Finally, to maximize p_r, we combined the effects of the potassium channel blocker 4-AP with those of the high external calcium concentration. In agreement with earlier results in rats (Malagon et al., 2020), this combination allowed us to reach p_r values close to 1 (estimated at 0.9 in 4-AP both before and after PTP induction: Figure 6). Combining large values of δ and p_r in the present work led to a P₁ value close to 1 during PTP (P₁ = 0.88, compared to a maximum P₁ value of 0.51 in our previous work: Malagon et al., 2020). Obtaining a p_r value close to 1 was important here as it ensured that initially occupied docking sites would be cleared after a single AP, thus freeing the way for the docking of SVs initially in the replacement site during the following inter-stimulus interval.

Our conclusions depend on the accuracy of our N estimates. N estimates in the present work are particularly reliable because (1) SV counting eliminates potential errors linked to receptor saturation or desensitization in classical EPSC studies and (2) high P conditions make N estimates via variance–mean analysis or binomial analysis accurate (Malagon et al., 2020).

Even though high P conditions result in accurate N determination, one possible pitfall could be that under these conditions, certain SV release events could be too close in time to be distinguished, leading to s_i undercount. Undercounting should worsen as release probability or docking site number grow, and to be worst for i = 1. s_i undercount could lead to left shifts of variance–mean and binomial probability plots and hence to N underevaluation. Against this possibility, our estimates of the numbers of overlapping events at short intervals indicate a small extent of undercounting even under conditions of high release probability (see Methods). Secondly, our N estimates obtained either with variance–mean analysis (Figure 3B) or with binomial analysis (Figure 3C, D) were independent of release probability.
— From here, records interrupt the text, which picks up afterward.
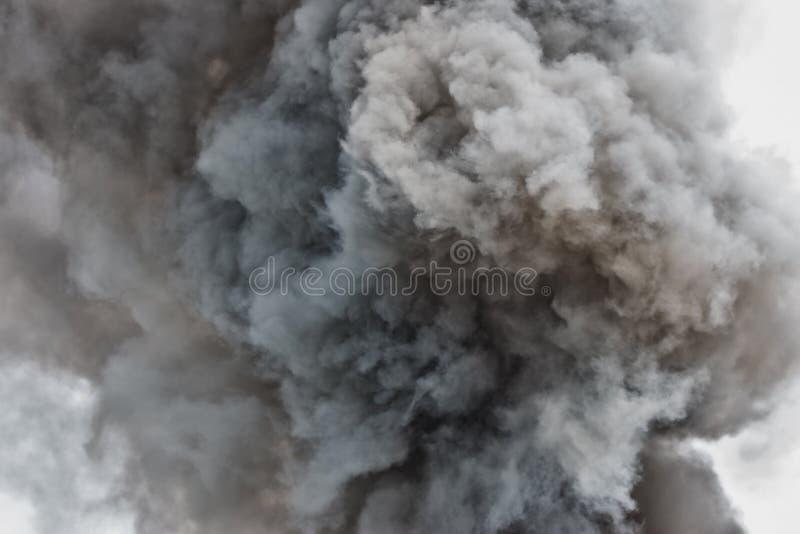 Explosão do pó preto Nuvem colorida A poeira preta explode imagens de stock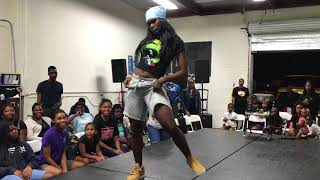Download These 2 Girl Dancers is SOLID! (BATTLE)| OfficialTSquadTV | Tommy The Clown Video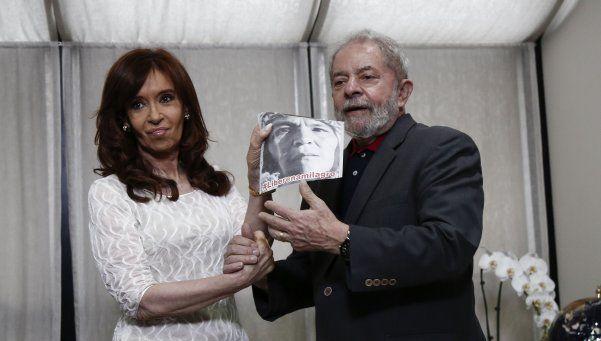 Cristina se reunió con Dilma Rousseff y Lula en San Pablo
Finally, undercounting at high P values predicts that apparent values of s₁ should grow sublinearly as a function of the estimated N value, while apparent P₁ values should increase as a function of N. Contrary to this prediction, we found that s₁ values increased linearly as a function of N, and that our P₁ estimates were independent of N (Figure 3—figure supplement 1). Altogether, it appears that undercounting did not significantly affect our N estimates.
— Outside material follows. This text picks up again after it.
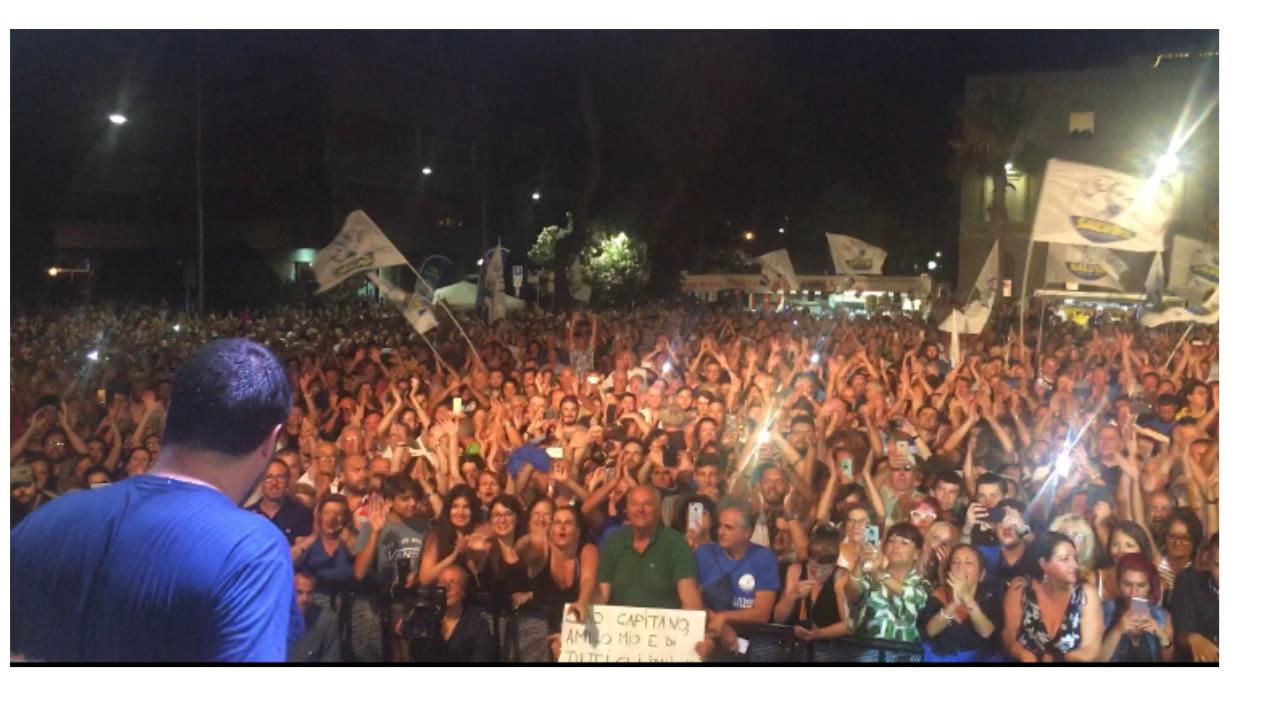 Il Gruppo Giovanile Marsicano della Lega sul palco con Matteo Salvini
Our results indicate that a single docking site can be associated with up to 2 SVs at simple PF–MLI synapses, thus giving strong experimental support in favor of the RS/DS model. Nevertheless, it is important to stress that under physiological conditions, the actual RRP size is likely significantly less than 2 SVs per docking site. In our control conditions, with 3 mM Ca_o, we obtained an estimate of 0.85 SV per docking site with the SMN method. This value is an underestimate since the residual synaptic responses were significant near the end of the AP train for these data (Figure 5A, top), indicating incomplete RRP depletion (Neher, 2015). A more realistic estimate based on the sum of ρ and δ values obtained in our simulations for this condition is 1.65 SVs per docking site (with estimated values of 1 and 0.65 for ρ and δ, respectively: Figure 6). After PTP induction, corresponding estimates are 2.09 SVs per docking site (SMN method: Figure 5D, top panel) and 1.9 SVs per docking site (sum of ρ and δ in relevant simulations, see Figure 6). Earlier studies in the rat suggested a value of 0.9 for ρ, independently of Ca_o, and a value δ = 0.2 in 1.5 Ca_o and δ = 0.5 in 3 Ca_o, suggesting RRP sizes of 1.1 SVs and 1.4 SVs per docking site, respectively (Malagon et al., 2020; Miki et al., 2016). These results suggest that the RRP size varies across species and across experimental conditions. They further indicate that synapses do not operate at full RRP capacity under ordinary physiological conditions. Finally, our results together with previous work suggest that synapses modulate their RRP size during certain forms of synaptic plasticity, as discussed above for the case of PTP.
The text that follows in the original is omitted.